In this exercise, print only the lines of the records below from the one with "women's ZAFUL Snap" through the one with "Huismerk Epson Expression", inclusive. Pictures are not part of the copy.
----
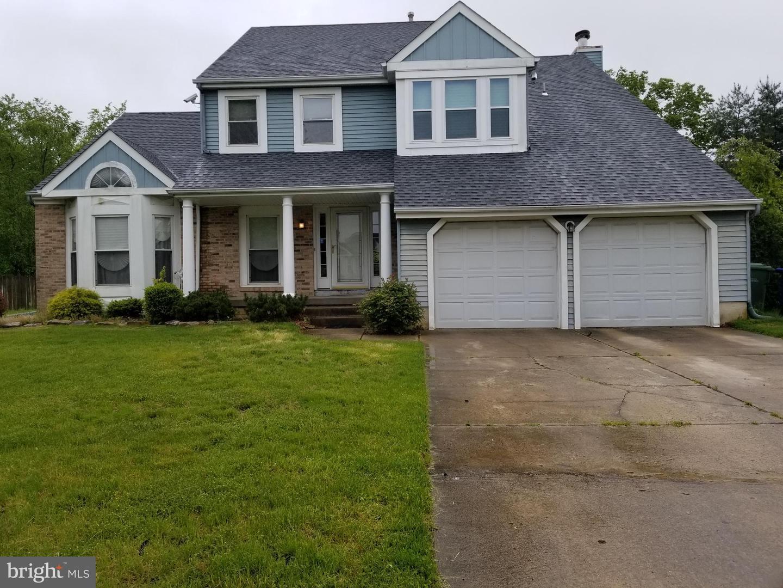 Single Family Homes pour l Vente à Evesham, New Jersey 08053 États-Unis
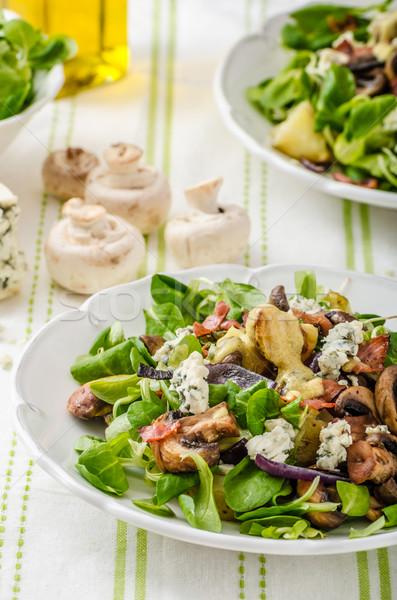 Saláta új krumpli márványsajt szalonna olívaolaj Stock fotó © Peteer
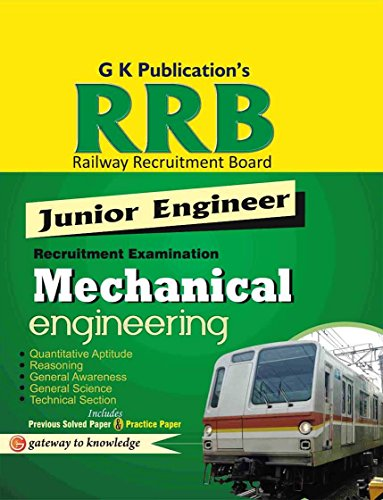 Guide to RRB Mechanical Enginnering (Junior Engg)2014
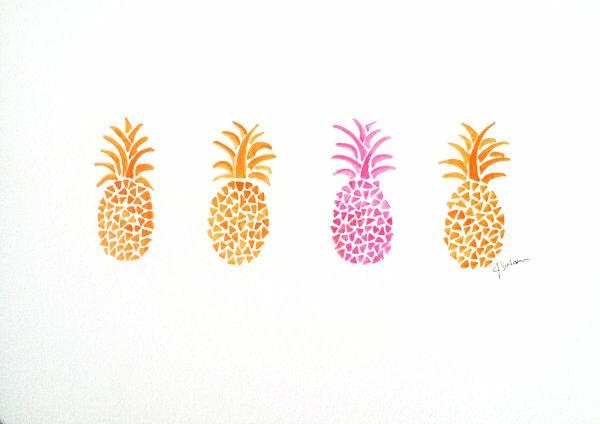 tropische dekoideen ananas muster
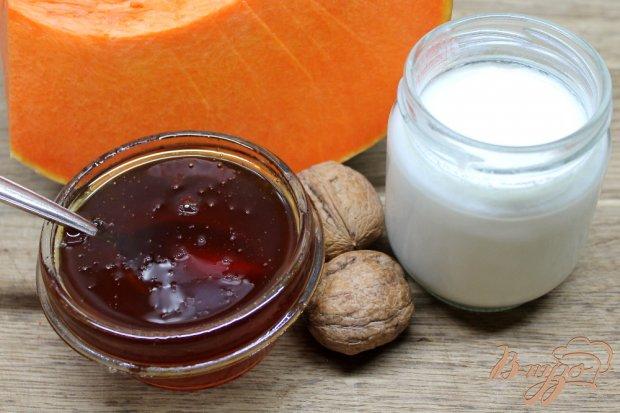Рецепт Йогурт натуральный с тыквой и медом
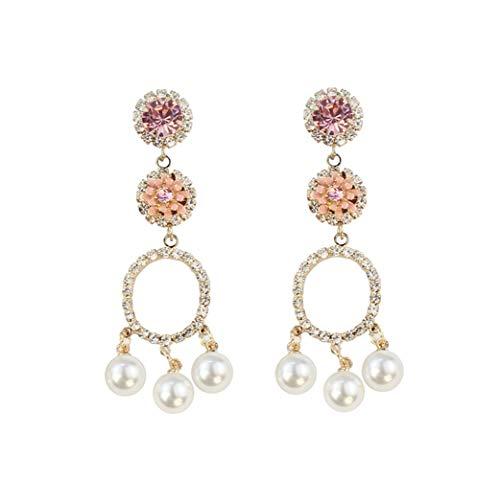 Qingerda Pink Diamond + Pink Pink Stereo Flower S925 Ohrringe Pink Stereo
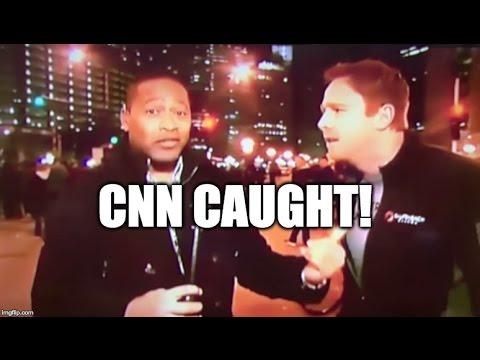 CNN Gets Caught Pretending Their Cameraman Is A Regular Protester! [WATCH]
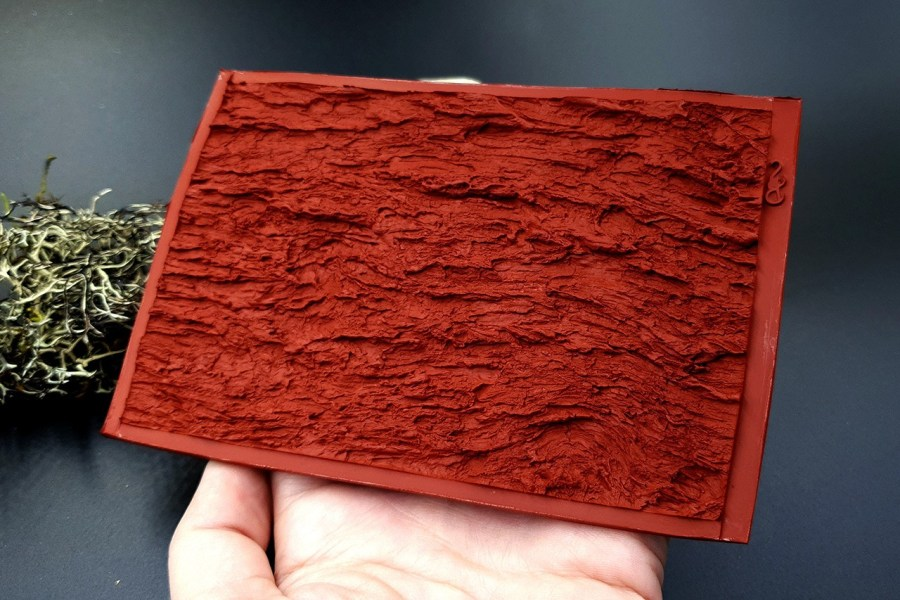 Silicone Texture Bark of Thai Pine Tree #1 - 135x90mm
----
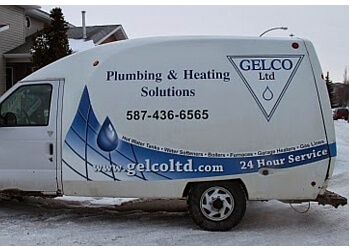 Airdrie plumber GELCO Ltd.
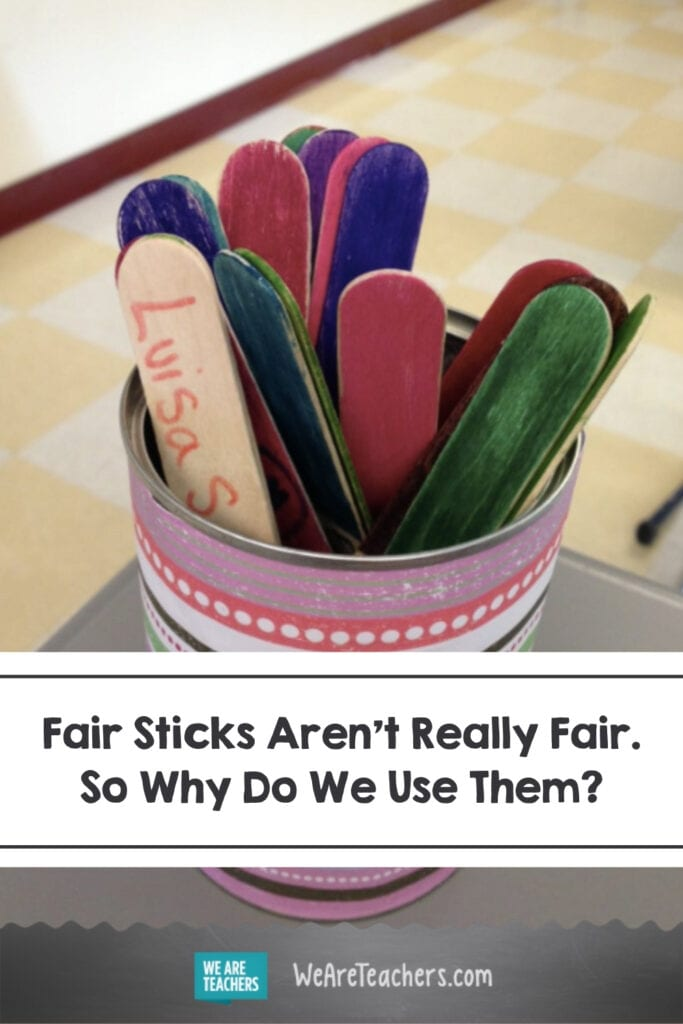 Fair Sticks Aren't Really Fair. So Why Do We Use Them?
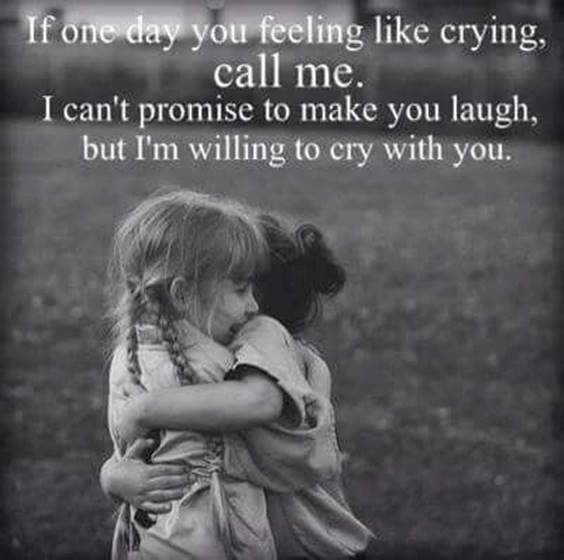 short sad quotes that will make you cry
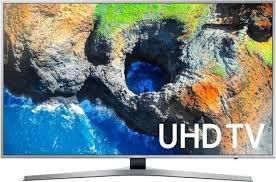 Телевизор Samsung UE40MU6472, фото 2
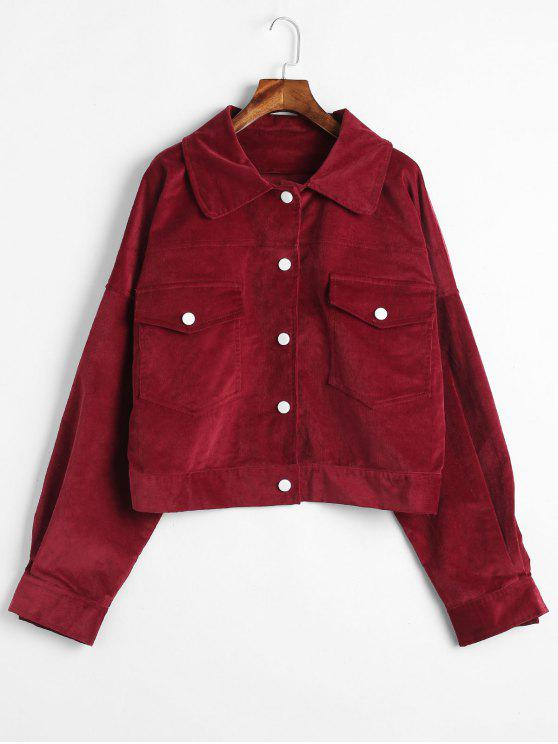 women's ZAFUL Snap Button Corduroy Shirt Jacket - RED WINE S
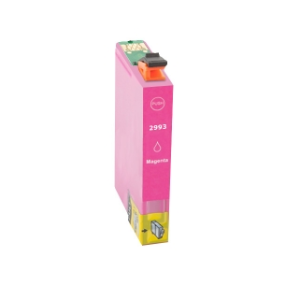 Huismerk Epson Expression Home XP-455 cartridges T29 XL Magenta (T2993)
----
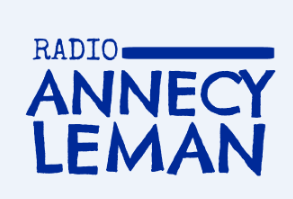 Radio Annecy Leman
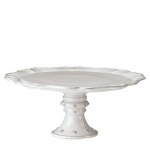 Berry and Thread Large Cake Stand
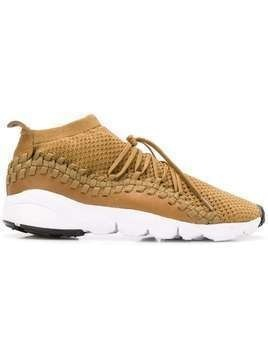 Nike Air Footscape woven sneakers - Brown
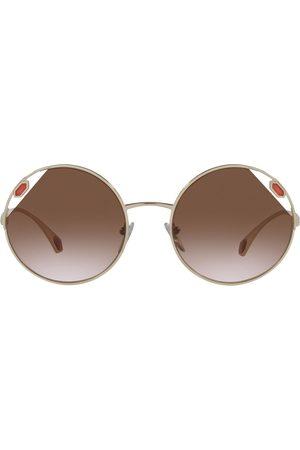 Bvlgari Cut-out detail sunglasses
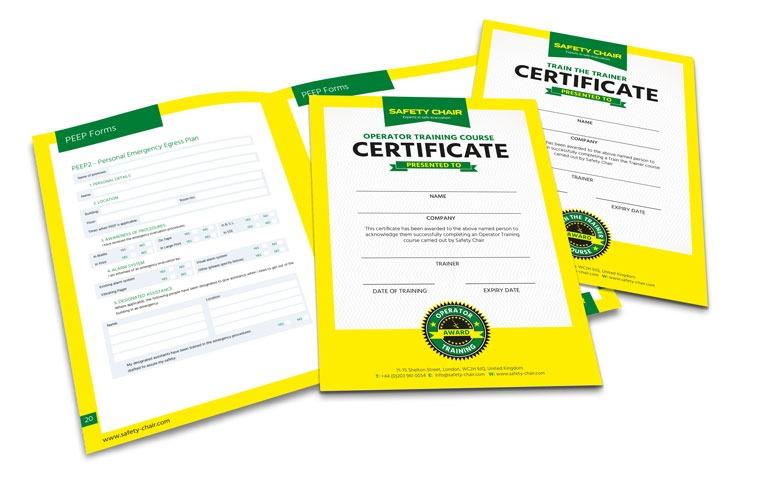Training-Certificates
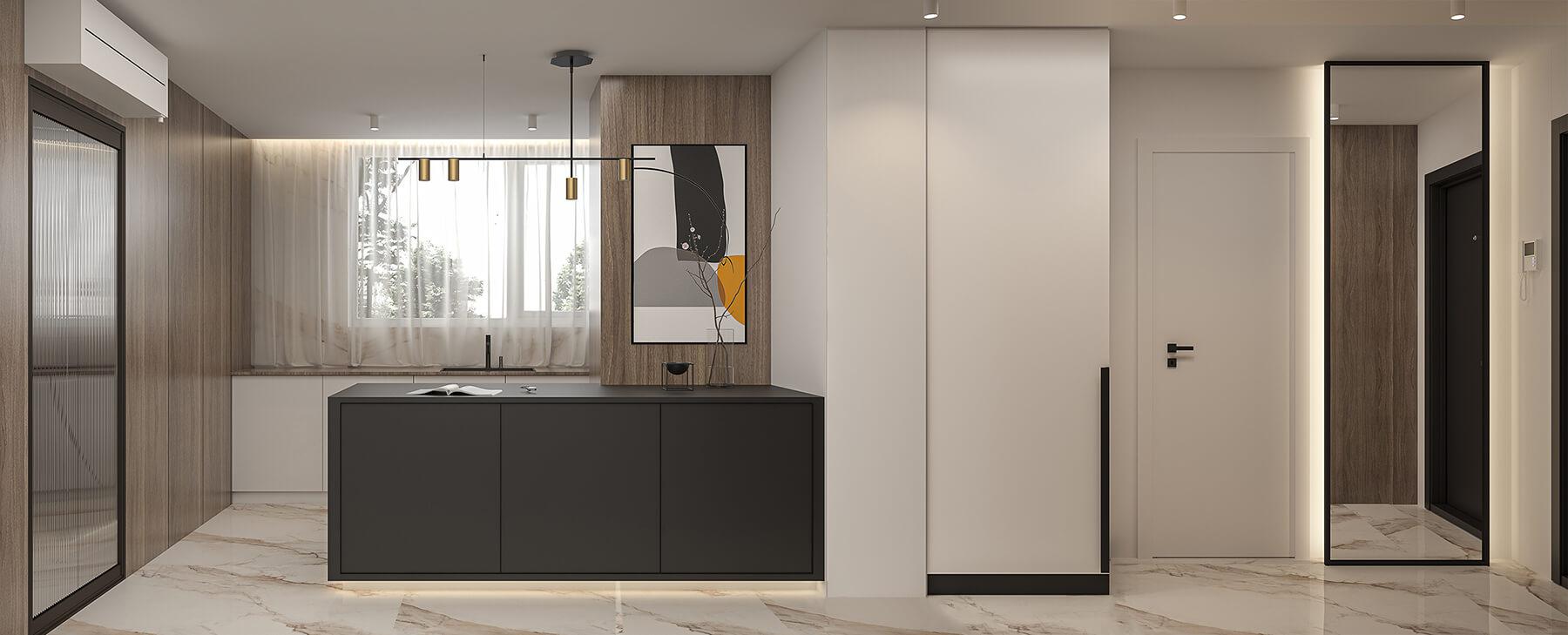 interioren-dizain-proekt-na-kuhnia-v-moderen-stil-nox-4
----
Answer below:
 women's ZAFUL Snap Button Corduroy Shirt Jacket - RED WINE S
 Huismerk Epson Expression Home XP-455 cartridges T29 XL Magenta (T2993)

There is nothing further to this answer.